Explain the resources (Billy Fox)

As a prospective councillor for Shetland South I would like to draw attention to Shetland Islands Council’s press release in response to the Scottish energy minister’s consent for the Viking Energy windfarm.

I refer in particular to the last paragraph where SIC executive manager of economic development Douglas Irvine, speaking on behalf of the council, says: “This is quite a day. An enormous amount of time and effort has been put into this project over the years by council staff. They have been instrumental in achieving this transformational project for Shetland.

“With the developed wind farm and the interconnector in place, an innovative renewable energy industry will become a reality in Shetland. In time, there will be many more jobs, probably hundreds, with people engaged in wind power, tidal power and wave power projects.”

Why has an enormous amount of time and effort been put into this project by council staff over the years when it has belonged to the Shetland Charitable Trust since September 2007?

Presumably you are not referring to years of man hours put in by the planning department, producing a 69-page report recommending refusal, only to have it overturned with a four-page socio-economic report cobbled together over a few days.
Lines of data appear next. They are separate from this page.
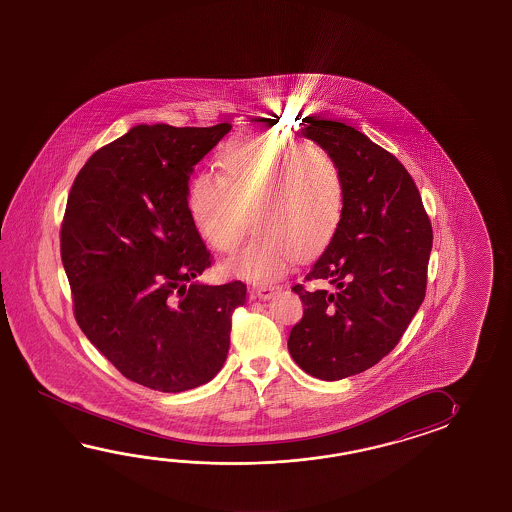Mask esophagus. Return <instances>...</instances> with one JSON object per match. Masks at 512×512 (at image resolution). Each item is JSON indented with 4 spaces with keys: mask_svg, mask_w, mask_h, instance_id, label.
Segmentation results:
<instances>
[{
    "mask_svg": "<svg viewBox=\"0 0 512 512\" xmlns=\"http://www.w3.org/2000/svg\"><path fill=\"white\" fill-rule=\"evenodd\" d=\"M276 291H278L276 285H265V283H261V285L254 287V294H256L260 300H269Z\"/></svg>",
    "mask_w": 512,
    "mask_h": 512,
    "instance_id": "obj_1",
    "label": "esophagus"
}]
</instances>
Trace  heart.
Returning <instances> with one entry per match:
<instances>
[{
	"label": "heart",
	"mask_w": 512,
	"mask_h": 512,
	"mask_svg": "<svg viewBox=\"0 0 512 512\" xmlns=\"http://www.w3.org/2000/svg\"><path fill=\"white\" fill-rule=\"evenodd\" d=\"M219 175L197 172L186 207L201 238L234 252L254 225L260 234L227 271L252 282H274L293 258L309 260L337 236L346 208V181L331 153L291 135L258 131L223 142Z\"/></svg>",
	"instance_id": "obj_1"
}]
</instances>
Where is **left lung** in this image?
<instances>
[{
	"label": "left lung",
	"mask_w": 512,
	"mask_h": 512,
	"mask_svg": "<svg viewBox=\"0 0 512 512\" xmlns=\"http://www.w3.org/2000/svg\"><path fill=\"white\" fill-rule=\"evenodd\" d=\"M304 137L337 159L346 181V208L337 236L293 285L304 304L287 348L294 362L322 381L375 366L392 351L426 294L432 223L412 175L364 133L313 117Z\"/></svg>",
	"instance_id": "1"
}]
</instances>
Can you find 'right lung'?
<instances>
[{
  "label": "right lung",
  "instance_id": "right-lung-1",
  "mask_svg": "<svg viewBox=\"0 0 512 512\" xmlns=\"http://www.w3.org/2000/svg\"><path fill=\"white\" fill-rule=\"evenodd\" d=\"M230 124H141L93 153L75 177L60 229L73 313L130 381L192 390L227 359L247 285L194 282L212 265L186 207L190 174Z\"/></svg>",
  "mask_w": 512,
  "mask_h": 512
}]
</instances>
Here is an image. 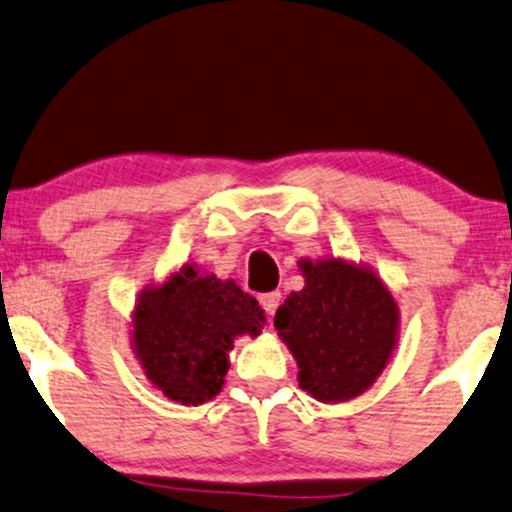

That 69-page report could not have been “instrumental in achieving this transformational project”, as it was blatantly dismissed – so where was the instrumental work being done?

Precisely what resources have the council been supplying over the years to merit such a statement?

Why has public money been spent providing council resources for a project in which they have no shareholding?

I would be grateful for an answer on this, either from the council or Douglas Irvine as its delegated spokesman.

Billy Fox
Brennek,
Quarff.

One comment

  1. Bill Jardine

    Whenever I see the word ‘innovative’ used in a press release, I suspect that the proponents of the project in question are desperately trying to justify incomprehensible decisions and flawed judgement.
    And this looks to be the daddy of all ‘innovative’ schemes.